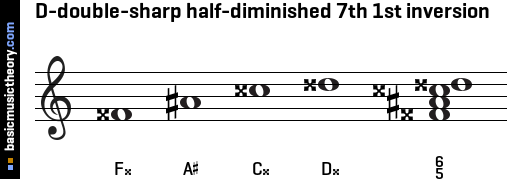 D-double-sharp half-diminished 7th 1st inversion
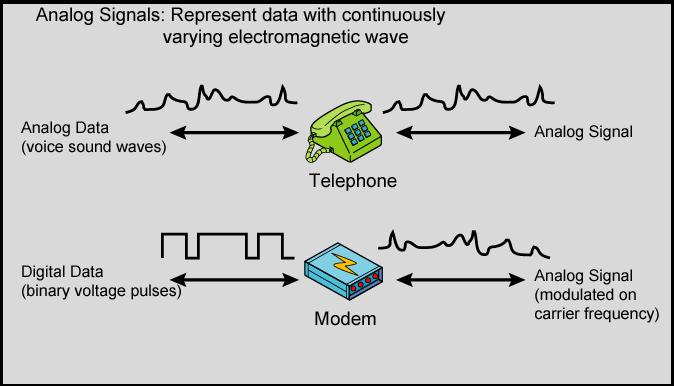 Transmisi Data Analog Dan Digital Lab Wisnu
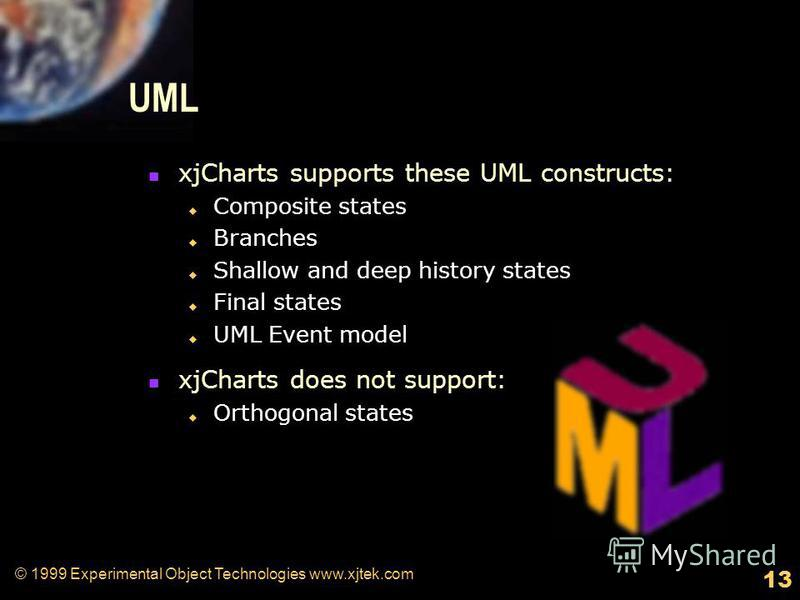 13 © 1999 Experimental Object Technologies www.xjtek.com UML xjCharts supports these UML constructs: Composite states Branches Shallow and deep history states Final states UML Event model xjCharts does not support: Orthogonal states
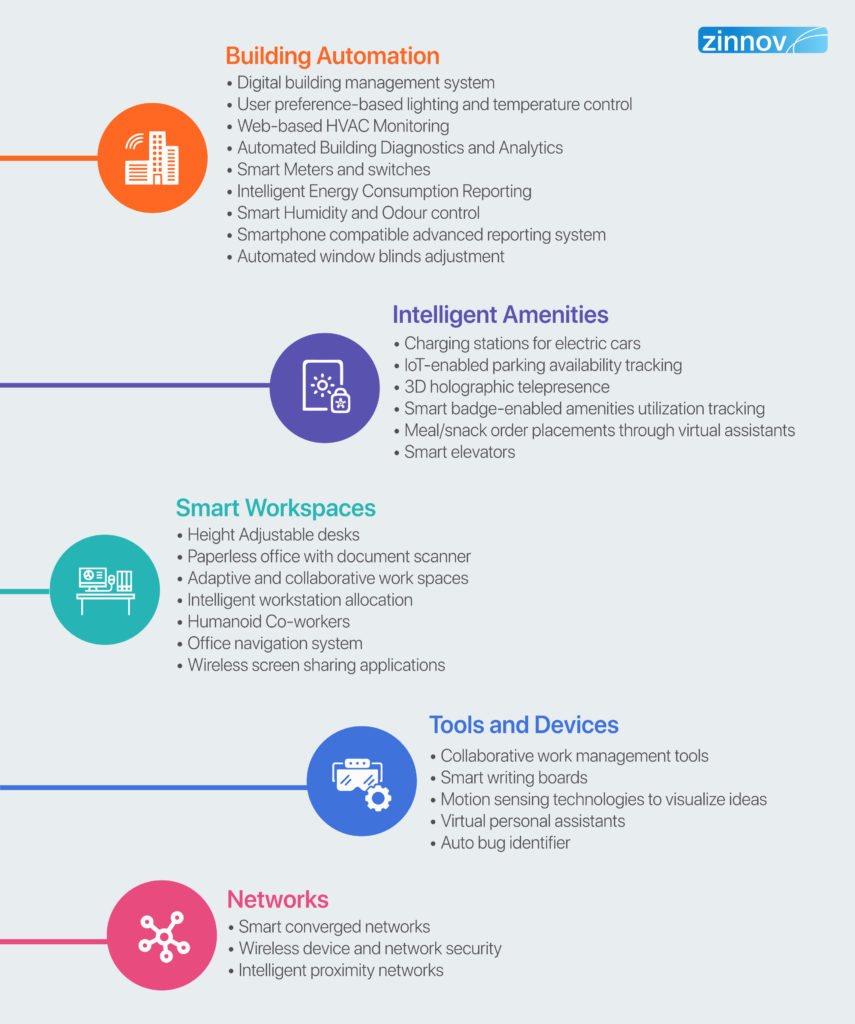 Digital Workplace Infrastructure Use Cases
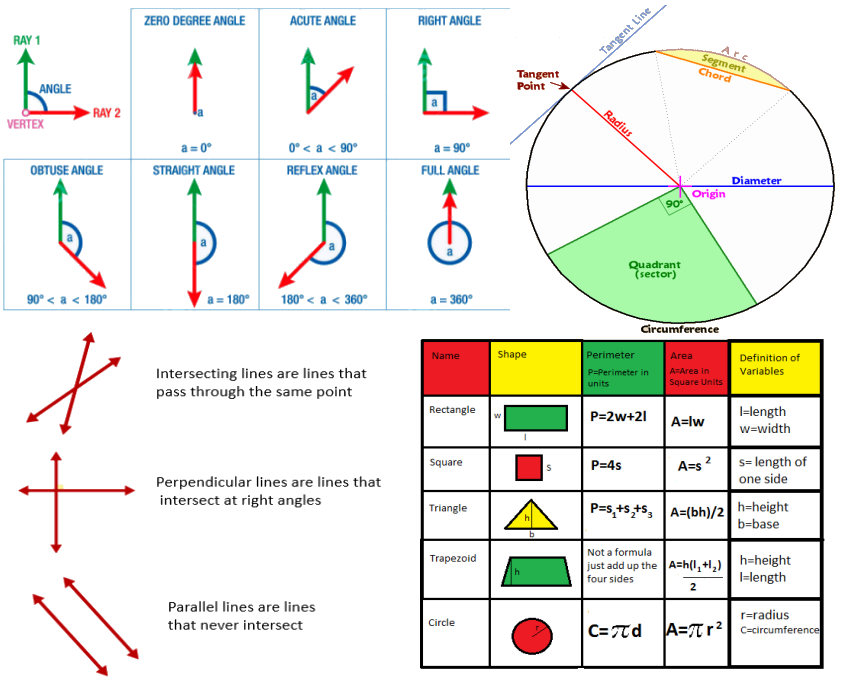 5th grade maths geometry and Mensuration worksheets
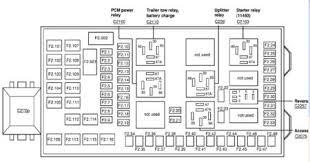 2002 ford f350 7 3 fuse box diagram trusted wiring diagram 2002 f350 7.3 fuse panel diagram at 2002 F350 Fuse Box Diagram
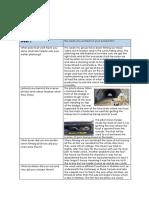 u6 evaluation journal webbly blog and  final cc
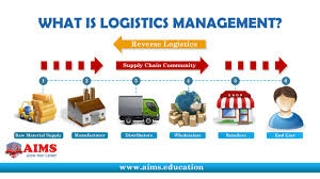 About Logistics Management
◆ ◆ ◆ ◆ ◆
» Task objective: Only the lines of the listing above from the one with "Transmisi Data Analog Dan Digital Lab Wisnu" through the one with "5th grade maths" should be output, exactly, with both ends kept and pictures left out.

» Worked solution:
 Transmisi Data Analog Dan Digital Lab Wisnu
 13 © 1999 Experimental Object Technologies www.xjtek.com UML xjCharts supports these UML constructs: Composite states Branches Shallow and deep history states Final states UML Event model xjCharts does not support: Orthogonal states
 Digital Workplace Infrastructure Use Cases
 5th grade maths geometry and Mensuration worksheets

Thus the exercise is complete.